» **DOCUMENT SECTION**
#####

Protection behaviors are especially crucial for individuals with risk factors for skin cancers related to UV exposure, such as fair complexion, light-colored eyes, blond or red hair, and tendency to burn or freckle with exposure to the sun. Individuals with these characteristics have been shown to be more likely to use sun protection than other individuals and may be receptive to educational interventions on prevention [187]. Protection from the sun is also crucial for children, as they are at highest risk for sunburn and because they may receive as much as two to three times the sun exposure as adults [195]. Special attention should be given to children with a family history of skin cancer. One study found that frequent sunburns, suboptimal use of sunscreen, and high rates of tanning salon use were evident among children of mothers with a personal or family history of skin cancer [196]. Reinforcing sun protection habits in young children can enhance the likelihood that the habits will be continued through adolescence and adulthood [197]. The appropriate use of sunscreen in childhood may reduce the lifetime risk for nonmelanoma skin cancer by up to 78% [198].

Fact sheets on prevention targeted to different grade levels are part of the Centers for Disease Control and Prevention (CDC) Sun Safety Resource Toolkit, which is available on the CDC website.

Healthcare professionals should also talk to their patients about the hazard of indoor tanning facilities, targeting those patients who are most likely to use such facilities. According to the 2018 HINTS, 87% of individuals indicated that their physician had not talked them about reducing rates of exposure to the sun or indoor tanning devices [199]. As noted, rates of indoor tanning have been decreasing since the early 2000s, but in 2015, 3.5% of adults and 7.3% of adolescents still used indoor tanning [67,68,69]. The highest rate of indoor tanning is among White women 18 to 21 years of age (20.4%) [69]. The danger of indoor tanning for youths has led at least 44 states to establish legislation restricting youth's access to such facilities. In addition, 19 states and the District of Columbia have passed legislation banning the use of tanning beds for all children younger than 18 years of age [71]. Most tanning facilities require parental consent for minors (younger than 18 years of age), and healthcare providers should encourage parents to decline giving consent. The FDA continues to review the growing body of literature linking UV radiation exposure from tanning devices and skin cancer in consideration of stricter regulations overall. In 2014, the FDA changed labeling requirements for sunlamp products and ultraviolet or UV lamps used in indoor tanning salons from low-risk to moderate-risk devices. The agency has also required the products to carry a black box warning. The warning must be visible to consumers and must state that the product should not be used for people younger than 18 years of age [206].

SELF-EXAMINATION AND MONITORING MOLES

Self-examination has been estimated to reduce melanoma-related mortality by 63%, and healthcare providers should encourage their patients, especially those at high risk for skin cancer, to perform self-examination regularly [207]. Knowledge of skin cancer risk and of the importance of early detection have been associated with increased likelihood of performing self-examination, and a diagnosis of skin cancer within the previous three years is a strong predictor [122]. Instructional videos, sample photographs, and hand mirrors have been shown to enhance performance of self-examination [208]. Healthcare providers should talk to their patients about the importance of monitoring moles or skin lesions over time and about the indicators of melanoma, describing the ABCDE criteria. Determining the A, B, C, and E criteria from the ABCDE rule may be difficult for some individuals, but training can enhance skills [209].

#####

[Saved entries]

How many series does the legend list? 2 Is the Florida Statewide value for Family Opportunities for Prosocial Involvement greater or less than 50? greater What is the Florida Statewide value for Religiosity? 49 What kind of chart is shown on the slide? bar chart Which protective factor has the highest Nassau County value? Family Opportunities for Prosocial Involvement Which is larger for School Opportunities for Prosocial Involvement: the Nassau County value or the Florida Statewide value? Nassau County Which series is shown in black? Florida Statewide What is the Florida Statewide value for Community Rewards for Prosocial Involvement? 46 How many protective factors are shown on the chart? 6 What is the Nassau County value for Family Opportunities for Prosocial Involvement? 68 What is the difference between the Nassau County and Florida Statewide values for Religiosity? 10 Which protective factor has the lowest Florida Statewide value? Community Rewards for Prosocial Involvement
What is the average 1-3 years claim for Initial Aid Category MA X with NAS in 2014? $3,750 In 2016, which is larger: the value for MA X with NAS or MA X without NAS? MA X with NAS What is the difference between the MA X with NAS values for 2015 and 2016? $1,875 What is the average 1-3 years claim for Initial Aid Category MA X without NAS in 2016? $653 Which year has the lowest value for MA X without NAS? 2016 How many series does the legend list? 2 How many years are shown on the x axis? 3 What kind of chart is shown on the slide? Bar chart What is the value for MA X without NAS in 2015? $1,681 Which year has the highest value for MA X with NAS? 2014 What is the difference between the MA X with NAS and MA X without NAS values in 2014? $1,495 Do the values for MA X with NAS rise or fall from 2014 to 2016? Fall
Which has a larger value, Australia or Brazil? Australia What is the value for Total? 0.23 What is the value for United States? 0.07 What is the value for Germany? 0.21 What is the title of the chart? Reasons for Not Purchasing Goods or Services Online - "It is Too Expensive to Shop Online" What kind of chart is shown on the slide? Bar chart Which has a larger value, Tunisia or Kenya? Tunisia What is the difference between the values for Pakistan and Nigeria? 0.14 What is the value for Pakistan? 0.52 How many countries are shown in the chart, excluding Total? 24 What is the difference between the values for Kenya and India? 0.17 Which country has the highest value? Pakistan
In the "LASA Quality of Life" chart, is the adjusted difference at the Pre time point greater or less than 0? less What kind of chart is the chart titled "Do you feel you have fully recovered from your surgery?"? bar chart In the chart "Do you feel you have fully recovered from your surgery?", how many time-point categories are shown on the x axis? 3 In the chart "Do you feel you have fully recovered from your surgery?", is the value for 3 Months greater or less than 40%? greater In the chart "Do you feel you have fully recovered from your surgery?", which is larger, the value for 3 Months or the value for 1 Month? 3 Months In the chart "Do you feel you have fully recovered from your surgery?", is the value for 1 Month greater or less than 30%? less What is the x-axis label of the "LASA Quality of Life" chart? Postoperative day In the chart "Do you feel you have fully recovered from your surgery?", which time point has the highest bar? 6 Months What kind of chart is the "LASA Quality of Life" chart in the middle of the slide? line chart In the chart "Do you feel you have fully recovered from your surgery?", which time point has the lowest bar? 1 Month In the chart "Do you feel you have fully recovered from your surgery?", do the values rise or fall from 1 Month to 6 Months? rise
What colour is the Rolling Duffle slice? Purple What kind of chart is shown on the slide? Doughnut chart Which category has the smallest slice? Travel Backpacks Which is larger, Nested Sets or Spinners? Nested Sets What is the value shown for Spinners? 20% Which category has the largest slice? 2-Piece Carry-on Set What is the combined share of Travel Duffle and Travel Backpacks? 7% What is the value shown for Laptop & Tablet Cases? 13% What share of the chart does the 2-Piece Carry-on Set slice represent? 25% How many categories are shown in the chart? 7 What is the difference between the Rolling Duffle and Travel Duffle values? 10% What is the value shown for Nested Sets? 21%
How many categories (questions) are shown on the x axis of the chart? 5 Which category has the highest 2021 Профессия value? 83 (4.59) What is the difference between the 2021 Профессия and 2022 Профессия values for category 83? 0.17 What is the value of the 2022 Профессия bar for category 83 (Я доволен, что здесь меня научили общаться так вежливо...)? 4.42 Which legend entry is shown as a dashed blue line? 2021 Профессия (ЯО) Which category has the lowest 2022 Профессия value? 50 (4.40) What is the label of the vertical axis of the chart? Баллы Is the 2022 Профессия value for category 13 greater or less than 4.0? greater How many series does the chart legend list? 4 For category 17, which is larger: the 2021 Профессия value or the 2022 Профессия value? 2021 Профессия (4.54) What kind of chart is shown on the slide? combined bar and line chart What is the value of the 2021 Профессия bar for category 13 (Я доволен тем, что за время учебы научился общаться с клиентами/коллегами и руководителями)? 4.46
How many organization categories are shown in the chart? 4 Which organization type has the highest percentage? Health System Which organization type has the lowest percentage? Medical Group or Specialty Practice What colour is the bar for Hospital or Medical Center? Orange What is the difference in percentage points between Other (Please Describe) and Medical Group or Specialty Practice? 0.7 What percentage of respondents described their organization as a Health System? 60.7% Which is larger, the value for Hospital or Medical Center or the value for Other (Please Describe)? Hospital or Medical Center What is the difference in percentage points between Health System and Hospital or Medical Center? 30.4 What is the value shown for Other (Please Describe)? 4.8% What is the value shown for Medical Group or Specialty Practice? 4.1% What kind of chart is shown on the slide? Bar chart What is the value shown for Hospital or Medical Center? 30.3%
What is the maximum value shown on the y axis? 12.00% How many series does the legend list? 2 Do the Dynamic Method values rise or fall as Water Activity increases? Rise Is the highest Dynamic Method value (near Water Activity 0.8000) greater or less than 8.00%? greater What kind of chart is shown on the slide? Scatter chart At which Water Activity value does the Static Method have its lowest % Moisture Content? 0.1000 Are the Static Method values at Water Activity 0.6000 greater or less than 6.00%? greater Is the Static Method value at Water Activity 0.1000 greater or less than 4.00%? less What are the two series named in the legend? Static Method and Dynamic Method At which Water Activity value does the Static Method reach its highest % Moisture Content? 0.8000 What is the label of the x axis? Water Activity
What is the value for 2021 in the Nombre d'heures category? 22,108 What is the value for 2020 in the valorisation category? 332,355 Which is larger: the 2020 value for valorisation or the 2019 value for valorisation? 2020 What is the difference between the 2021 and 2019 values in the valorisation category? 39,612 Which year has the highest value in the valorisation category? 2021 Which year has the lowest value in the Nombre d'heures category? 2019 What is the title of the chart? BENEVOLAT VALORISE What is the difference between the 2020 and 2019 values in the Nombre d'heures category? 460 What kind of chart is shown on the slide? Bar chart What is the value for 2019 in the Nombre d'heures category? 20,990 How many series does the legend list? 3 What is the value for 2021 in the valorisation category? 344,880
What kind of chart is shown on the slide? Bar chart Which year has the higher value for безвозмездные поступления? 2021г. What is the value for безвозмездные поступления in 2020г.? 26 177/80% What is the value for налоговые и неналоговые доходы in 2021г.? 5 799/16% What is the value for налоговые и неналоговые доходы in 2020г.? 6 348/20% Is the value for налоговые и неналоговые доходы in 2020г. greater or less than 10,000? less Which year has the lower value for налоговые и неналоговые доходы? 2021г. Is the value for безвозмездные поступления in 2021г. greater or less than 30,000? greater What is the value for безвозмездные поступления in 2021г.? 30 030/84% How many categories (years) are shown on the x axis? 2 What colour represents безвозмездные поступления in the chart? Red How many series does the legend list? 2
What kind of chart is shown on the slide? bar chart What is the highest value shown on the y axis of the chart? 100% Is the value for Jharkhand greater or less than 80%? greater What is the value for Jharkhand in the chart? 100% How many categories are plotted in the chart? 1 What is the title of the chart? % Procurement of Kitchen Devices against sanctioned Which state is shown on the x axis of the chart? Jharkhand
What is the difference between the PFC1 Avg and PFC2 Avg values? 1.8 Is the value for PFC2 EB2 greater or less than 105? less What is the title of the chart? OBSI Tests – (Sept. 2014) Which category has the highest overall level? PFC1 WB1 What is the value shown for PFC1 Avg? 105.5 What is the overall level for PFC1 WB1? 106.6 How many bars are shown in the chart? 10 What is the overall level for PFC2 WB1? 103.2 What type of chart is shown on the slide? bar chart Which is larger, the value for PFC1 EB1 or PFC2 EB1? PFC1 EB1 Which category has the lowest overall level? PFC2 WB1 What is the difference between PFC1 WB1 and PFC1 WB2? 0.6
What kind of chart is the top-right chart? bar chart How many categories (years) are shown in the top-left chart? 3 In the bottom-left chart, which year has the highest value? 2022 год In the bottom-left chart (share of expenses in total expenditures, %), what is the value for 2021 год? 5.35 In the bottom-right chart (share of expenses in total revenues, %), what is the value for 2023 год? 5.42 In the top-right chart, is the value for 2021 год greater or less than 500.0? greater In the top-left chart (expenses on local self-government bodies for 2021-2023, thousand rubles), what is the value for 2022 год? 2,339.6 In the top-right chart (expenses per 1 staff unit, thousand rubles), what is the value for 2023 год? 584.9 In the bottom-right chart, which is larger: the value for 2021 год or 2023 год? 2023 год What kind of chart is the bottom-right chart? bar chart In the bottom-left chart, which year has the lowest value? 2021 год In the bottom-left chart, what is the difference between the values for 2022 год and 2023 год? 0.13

#####

» **ACTIVITIES**
1 > In the skin cancer prevention text, by how much has self-examination been estimated to reduce melanoma-related mortality?
2 > Pick up the text on skin cancer prevention where it ends and carry it further.
The saved entries have no connection to the text on skin cancer prevention.

» **RESPONSES TO THE TASKS**
1 > By 63%.

2 >
Problems with eyesight and physical mobility may make it difficult for some individuals, especially older persons, to carry out self-examination. Healthcare providers should engage other family members in discussions about self-examination and encourage spouses and partners to help with skin examinations. Educational programs directed at the individual as well as a partner (a person living with the individual) have been found to be more effective than programs directed solely at the individual [210].

ADDRESSING PATIENTS' EDUCATIONAL NEEDS

Because of differences in culture, literacy, and learning preferences, individual needs for educational resources vary. All these needs should be addressed to effectively convey the importance of strategies to prevent skin cancer.

Culture and Literacy

Culture, reading literacy, and health literacy (i.e., the ability to understand health information and make informed health decisions) are all factors to consider when talking to patients about skin cancer and its prevention. The disparities in survival attributable to advanced stage at the time of diagnosis call for enhanced awareness in minority populations about their risk for skin cancers and about how the site of skin cancers may differ from traditional sites (i.e., areas of the body not exposed to sun). The rates of sunburn reported for minority populations also suggest that more education is needed about the importance of sun protection.

Compounding the issue of educating individuals about skin cancers and prevention are the lower rates of health literacy among populations at high risk [211]. The National Assessment of Adult Literacy estimated that only 12% of adults have "proficient" health literacy and 14% have "below basic" health literacy, and rates of health literacy are especially low among ethnic minority populations and individuals older than 60 years of age [211,212]. In addition, according to U.S. Census Bureau data from 2019, almost 66 million Americans speak a language other than English in the home, with approximately 25.6 million of them (8.4% of the population) speaking English less than "very well" [213].

Healthcare professionals should assess their patients' literacy level and understanding and talk with them in a manner that increases the likelihood of understanding. For example, clinicians should use plain language in their discussions with patients who have low literacy or limited English proficiency. They should ask patients to repeat pertinent information in their own words to confirm understanding [214]. Reinforcement with the use of low-literacy or translated educational materials is helpful.

It has been suggested that when patients are first evaluated, they should be asked what language is spoken at home and if they speak English "very well" (if the healthcare professional is English-speaking) [215]. In addition, physicians should ask what language they prefer for their medical care information, as some patients prefer their native language even though they have said they can understand and discuss symptoms in English [215].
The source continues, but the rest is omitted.